И сам он, свидетельствуя перед Жаком Фурнье, до конца оставался упрямцем, mordicus, так и не сознавшись, например, в том, что был замешан в помощи беглецам из Мура Каркассона в апреле 1309 года, помогая им уйти в Руссильон через брод на реке Агли. Он держался этого, несмотря на абсолютную неправдоподобность этой гипотезы, потому что беглецы были его ближайшими друзьями, и несмотря на странное совпадение, что они прошли через брод в Расигуэрес в двух шагах от того места, где находился пастух, и не вступили с ним в контакт. Впрочем, о том, что произошло на самом деле, мы тоже знаем из рассказа самого Пейре, через некоторое время поведавшего эту историю своему хорошему товарищу Гийому Маурсу, которому он доверял и не имел никаких оснований лгать. Как он накормил беглецов и помог им. Как он затем избежал правосудия архиепископа Нарбоннского, благодаря солидарности своих друзей из Планезес. Здесь мы обнаруживаем еще один ключ, дающий ответ на вопрос, почему он лжет инквизитору, и открывающий для нас саму суть личности Пейре Маури. Он лжет не для того, чтобы оправдать самого себя. Ему нечего было терять, поскольку в вопросе о поддержке и защите еретиков он и так влип по уши. Просто он не хотел, чтобы его друзей обвинили в лжесвидетельстве: всех этих людей из Планезес, начиная с бальи, которые отважились защищать его и свидетельствовать за него, и которые сильно рисковали, если бы из–за этой истории они предстали перед судом.
Ни в Нераскаявшейся, ни в этом романе, я не претендую на то, чтобы реконструировать и описать настоящую психологическую картину внутренней жизни пастуха в изгнании, во всей ее сложности. Ни Пейре, ни Гильельма, — и никто из их друзей и товарищей не являются персонажами: они были и остаются личностями. И дело здесь не только в менталитете средневекового человека, особенно еретика, который всегда останется для нас загадочным, просто мне кажется, особенно в этом случае, что всякая интерпретация движущих сил жизни героев в терминах современной психологии является обеднением и карикатурой.

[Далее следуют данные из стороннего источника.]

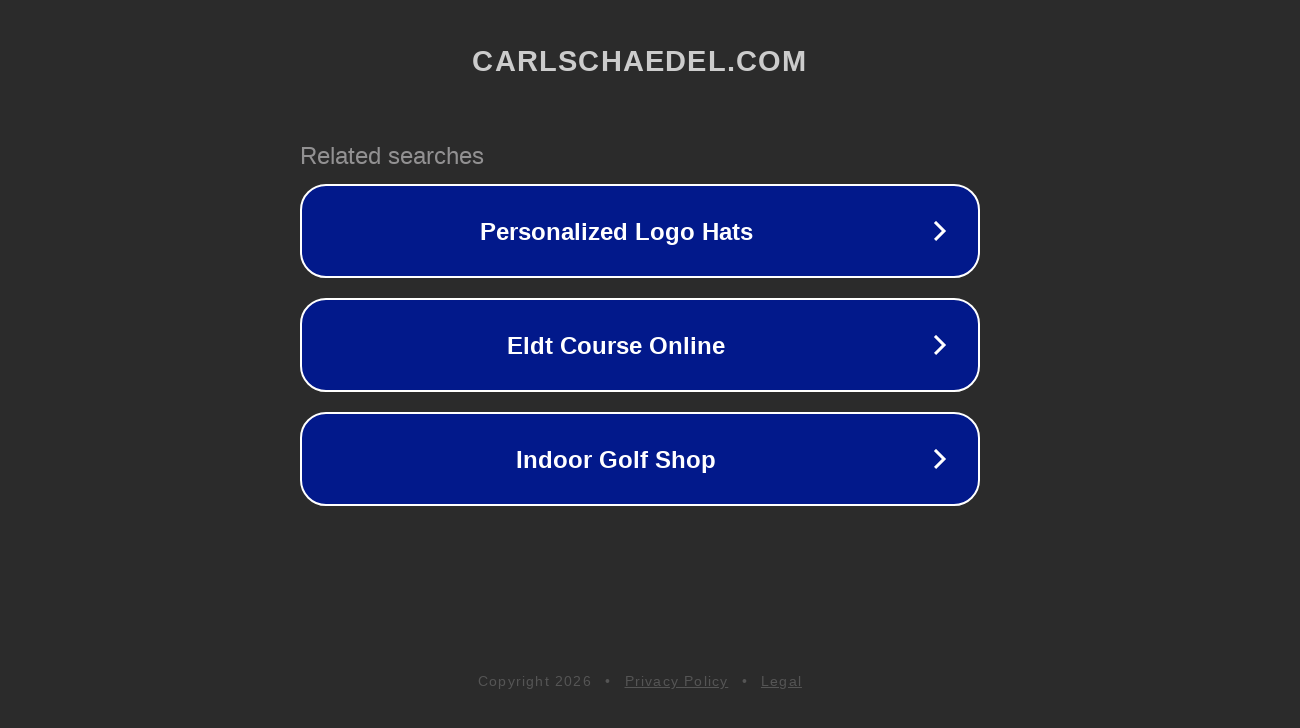

--- FILE ---
content_type: text/html; charset=utf-8
request_url: http://ww25.carlschaedel.com/
body_size: 1062
content:
<!doctype html>
<html data-adblockkey="MFwwDQYJKoZIhvcNAQEBBQADSwAwSAJBANDrp2lz7AOmADaN8tA50LsWcjLFyQFcb/P2Txc58oYOeILb3vBw7J6f4pamkAQVSQuqYsKx3YzdUHCvbVZvFUsCAwEAAQ==_ir2+BWNQ/qaXNTRB77oNfjcs3Y68gyLq+h/nYR7jij8jWyEZn20nqAtVmDxRkorv0BX7tVCMoIUGKixXC3Qdlw==" lang="en" style="background: #2B2B2B;">
<head>
    <meta charset="utf-8">
    <meta name="viewport" content="width=device-width, initial-scale=1">
    <link rel="icon" href="[data-uri]">
    <link rel="preconnect" href="https://www.google.com" crossorigin>
</head>
<body>
<div id="target" style="opacity: 0"></div>
<script>window.park = "[base64]";</script>
<script src="/bWKjXJWUS.js"></script>
</body>
</html>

Согласно любимому изречению его друзей — добрых людей — дерево познается по плодам. И мы видим Пейре Маури в его универсуме, как человека с сильным характером, хорошего человека. Физически сильного, молодого и крепкого. Влюбчивого в годы юности, и в то же время целомудренного, насколько у него это получалось. Работящего. Не лишенного интеллектуального интереса. Рационального и набожного. Прямого и настойчивого. Мужественного. Простой рассказ о событиях его жизни очень ясно показывает нам, какими были его человеческий выбор, его увлечения, привязанности и антипатии. Это был выбор, антипатии и увлечения пастуха Пейре Маури. Достаточно посмотреть ему в лицо, чтобы увидеть картину того реального и безжалостного мира, в котором складывалась и проходила его жизнь. В мире, где под ударами несправедливой власти он за несолько лет по–настоящему утратил самых близких друзей, очаг, родителей, братьев и сестер — и даже христианскую надежду на Спасение — всё, что он любил, всё, во что он верил.
Вот почему я поместила в качестве эпиграфа к эпилогу и этому послесловию две цитаты, принадлежащие Жаку Бонбонно, севеннскому протестанту начала XVIII века, который вместе со своими братьями стал жертвой подобных религиозных преследований, и судьба которого была очень похожей на судьбу Пейре и его братьев, только через четыре с лишним сотни лет. Это не потому, что История повторяется. Если бы так было, она уже не была бы Историей. Но это потому, что История религиозных преследований в западноевропейском христианстве — это длинный и очень грязный поток, бесконечно источающий слезы и кровь, которые всегда остаются слезами и кровью. Жак, как и Пейре, пережил страх травли, горе и скорбь из–за поимки тех, кого он любил, ужас из–за их смерти на костре, на колесе или на виселице. И если этот севеннский протестант сумел продержаться, так это из–за силы любви в нем — которую тоже можно назвать верой. И он попытался выразить это осторожными и стыдливыми словами. Словами, принадлежавшими уже эпохе Просвещения, и звучащими для нашего современного уха ближе и свободнее, чем слова средневекового пиренейского верующего.